• [TASK PROMPT]:
Reproduce each of the following records without any deviation.

##### DATA FOR PROCESSING

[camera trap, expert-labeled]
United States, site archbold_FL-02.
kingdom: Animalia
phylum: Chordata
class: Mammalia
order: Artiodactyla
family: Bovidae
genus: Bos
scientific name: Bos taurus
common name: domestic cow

##########

• [SOLUTION BELOW]:
[camera trap, expert-labeled]
United States, site archbold_FL-02.
kingdom: Animalia
phylum: Chordata
class: Mammalia
order: Artiodactyla
family: Bovidae
genus: Bos
scientific name: Bos taurus
common name: domestic cow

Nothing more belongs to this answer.